Saturday, June 18, 2011

a boy asks about sounds in a divided country


BEYOND THE CAPE OF GOOD HOPE



Pieter strolled with oupa on the veld.
He asked the elder, “What sound is that?”
Oupa looked at the boy whose hand he held.
“Tis the springbok fleeing cat.”

(refrain) Thump-thump-thump!
Bayete!
U-lu-lu-lu-lu-lu-lu!*


Again the boy cocked his little ear.
Birds swooped and skimmed the view.
“What is that now I hear?”
“Surely, it’s the piet-my-vrou.”


(refrain) Thump-thump-thump!
Bayete!
U-lu-lu-lu-lu-lu-lu!


The boy, again, a puzzled spirit,
Asked, “Oupa, what’s that, tell me?”
“Perhaps it is a cool, clear spruit
Bubbling down a kop into the sea.”


(refrain) Thump-thump-thump!
Bayete!
U-lu-lu-lu-lu-lu-lu!


The boy, as if he heard a dirge,
Grabbed his Oupa, began to nag.
Oupa said, “Winds of Drakensberg
Howling down a rocky crag.”


(refrain) Thump-thump-thump!
Bayete!
U-lu-lu-lu-lu-lu-lu!


Oupa led the child through quilted flowers,
Colorful sprays abroad the kloof.
“Son, God gave us this land of power.
The Bible is our given proof.”


(refrain) Thump-thump-thump!
Bayete!
U-lu-lu-lu-lu-lu-lu!


In Natal, Transvaal and the Great Karoo,
In the shadow of the Boer kirk,
A curious boy asks, “We are who?”
And Oups answers, “God’s Masterwork.”


(refrain) Thump-thump-thump!
Bayete!
U-lu-lu-lu-lu-lu-lu!


3/20/1981



*The refrain is the voice of the Zulu warriors. When massed for battle, the Zulu warriors with their assegais and body shields made an imposing image. While facing the enemy the warriors in unison would bang their assegais (thump-thump-thump), shout “Bayete!” (I drink the blood of my enemies!), and then begin the ululation as they began moving toward the enemy.

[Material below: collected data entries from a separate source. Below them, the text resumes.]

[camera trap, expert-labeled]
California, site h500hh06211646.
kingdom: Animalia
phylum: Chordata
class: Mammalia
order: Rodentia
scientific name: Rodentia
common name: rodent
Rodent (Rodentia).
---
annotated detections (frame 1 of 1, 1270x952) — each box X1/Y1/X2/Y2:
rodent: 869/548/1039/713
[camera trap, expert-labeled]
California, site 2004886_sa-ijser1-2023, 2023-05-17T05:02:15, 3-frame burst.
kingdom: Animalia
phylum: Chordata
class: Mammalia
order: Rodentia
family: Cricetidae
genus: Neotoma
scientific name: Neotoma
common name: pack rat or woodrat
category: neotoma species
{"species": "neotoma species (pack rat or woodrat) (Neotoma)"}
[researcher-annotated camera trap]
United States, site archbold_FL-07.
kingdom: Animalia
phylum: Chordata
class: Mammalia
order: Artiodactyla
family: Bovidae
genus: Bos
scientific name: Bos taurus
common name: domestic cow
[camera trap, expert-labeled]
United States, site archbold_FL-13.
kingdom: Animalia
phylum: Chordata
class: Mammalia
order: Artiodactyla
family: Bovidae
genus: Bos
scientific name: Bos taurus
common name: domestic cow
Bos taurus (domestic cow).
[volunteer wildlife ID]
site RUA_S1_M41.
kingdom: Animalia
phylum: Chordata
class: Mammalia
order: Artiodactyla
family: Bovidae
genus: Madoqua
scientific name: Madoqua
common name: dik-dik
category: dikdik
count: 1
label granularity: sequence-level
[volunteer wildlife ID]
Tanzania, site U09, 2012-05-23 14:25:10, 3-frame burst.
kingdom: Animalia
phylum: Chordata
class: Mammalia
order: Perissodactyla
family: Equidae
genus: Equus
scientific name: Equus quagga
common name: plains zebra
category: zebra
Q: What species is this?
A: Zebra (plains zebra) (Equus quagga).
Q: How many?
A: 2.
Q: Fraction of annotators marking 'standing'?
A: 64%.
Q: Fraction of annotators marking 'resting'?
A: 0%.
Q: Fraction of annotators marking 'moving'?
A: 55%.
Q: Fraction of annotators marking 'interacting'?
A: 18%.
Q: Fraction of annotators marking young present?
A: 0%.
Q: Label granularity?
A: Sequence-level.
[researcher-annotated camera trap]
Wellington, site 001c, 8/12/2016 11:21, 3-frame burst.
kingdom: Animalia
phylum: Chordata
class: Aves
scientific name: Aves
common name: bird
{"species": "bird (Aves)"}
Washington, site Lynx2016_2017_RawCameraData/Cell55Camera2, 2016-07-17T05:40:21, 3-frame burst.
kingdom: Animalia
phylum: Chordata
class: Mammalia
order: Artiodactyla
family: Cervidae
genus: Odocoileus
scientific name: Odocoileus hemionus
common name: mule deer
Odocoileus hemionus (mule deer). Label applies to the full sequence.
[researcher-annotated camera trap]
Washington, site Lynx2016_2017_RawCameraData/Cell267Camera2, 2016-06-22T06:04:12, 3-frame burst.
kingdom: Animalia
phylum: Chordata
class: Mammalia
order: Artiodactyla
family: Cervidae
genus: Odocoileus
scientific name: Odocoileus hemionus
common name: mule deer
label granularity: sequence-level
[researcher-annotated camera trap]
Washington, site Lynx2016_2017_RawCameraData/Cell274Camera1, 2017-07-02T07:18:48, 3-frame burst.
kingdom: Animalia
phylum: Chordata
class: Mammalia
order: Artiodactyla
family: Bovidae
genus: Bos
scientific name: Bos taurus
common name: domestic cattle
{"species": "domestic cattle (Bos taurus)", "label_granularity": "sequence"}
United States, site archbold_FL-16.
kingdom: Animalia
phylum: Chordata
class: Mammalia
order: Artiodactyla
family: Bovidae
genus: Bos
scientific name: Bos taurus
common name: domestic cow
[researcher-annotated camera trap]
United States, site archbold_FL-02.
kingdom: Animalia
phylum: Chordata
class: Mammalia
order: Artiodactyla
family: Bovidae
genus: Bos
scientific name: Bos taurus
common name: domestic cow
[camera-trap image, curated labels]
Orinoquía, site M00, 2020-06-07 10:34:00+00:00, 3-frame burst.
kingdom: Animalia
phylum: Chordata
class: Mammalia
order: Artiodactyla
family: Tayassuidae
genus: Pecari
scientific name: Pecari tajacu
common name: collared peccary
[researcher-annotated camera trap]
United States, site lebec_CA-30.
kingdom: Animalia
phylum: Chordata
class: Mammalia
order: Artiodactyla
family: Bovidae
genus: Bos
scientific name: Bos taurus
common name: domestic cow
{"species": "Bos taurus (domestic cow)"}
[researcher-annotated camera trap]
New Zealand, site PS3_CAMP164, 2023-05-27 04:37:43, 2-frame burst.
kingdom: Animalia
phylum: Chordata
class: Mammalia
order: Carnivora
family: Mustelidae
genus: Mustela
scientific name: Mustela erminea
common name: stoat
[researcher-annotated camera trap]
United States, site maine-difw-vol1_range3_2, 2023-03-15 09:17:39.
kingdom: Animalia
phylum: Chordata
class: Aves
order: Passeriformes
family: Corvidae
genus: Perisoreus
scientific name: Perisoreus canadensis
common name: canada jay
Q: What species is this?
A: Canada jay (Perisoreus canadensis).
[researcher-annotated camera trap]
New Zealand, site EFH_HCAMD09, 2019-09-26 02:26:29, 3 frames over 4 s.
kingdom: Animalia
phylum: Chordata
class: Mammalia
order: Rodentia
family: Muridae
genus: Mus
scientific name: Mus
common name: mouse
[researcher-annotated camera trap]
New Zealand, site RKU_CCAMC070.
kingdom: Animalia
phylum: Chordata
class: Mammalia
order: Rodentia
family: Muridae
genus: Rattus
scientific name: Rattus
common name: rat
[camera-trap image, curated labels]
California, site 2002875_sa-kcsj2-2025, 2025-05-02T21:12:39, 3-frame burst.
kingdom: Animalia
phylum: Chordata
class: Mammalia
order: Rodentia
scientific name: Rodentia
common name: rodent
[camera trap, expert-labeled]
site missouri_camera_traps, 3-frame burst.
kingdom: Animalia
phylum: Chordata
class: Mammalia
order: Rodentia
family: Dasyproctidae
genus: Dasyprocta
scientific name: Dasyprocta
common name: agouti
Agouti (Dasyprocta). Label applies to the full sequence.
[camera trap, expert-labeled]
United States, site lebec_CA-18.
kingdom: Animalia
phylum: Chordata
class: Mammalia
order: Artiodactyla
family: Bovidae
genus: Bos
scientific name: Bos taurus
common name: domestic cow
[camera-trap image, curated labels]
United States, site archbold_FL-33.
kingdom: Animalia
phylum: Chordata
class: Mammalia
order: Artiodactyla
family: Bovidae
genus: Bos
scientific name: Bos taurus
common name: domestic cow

The Zulu army was organized: Each general was in charge of an impi (regiment) which was divided into cohorts based on age and experience.

I read “Beyond the Cape of Good Hope” at the Greenwich Village Café in Tampa. As an audience participation poem, the verses with the boy and oupa are read by one voice while the audience bangs on tables and stomps feet, yells “Bayete!” and ululates for the refrain. It was effective and enjoyable.  The poem was first published in Monsters in a Half-way House, 1981.

That was before the end of Apartheid and the ascendance of Nelson Mandela.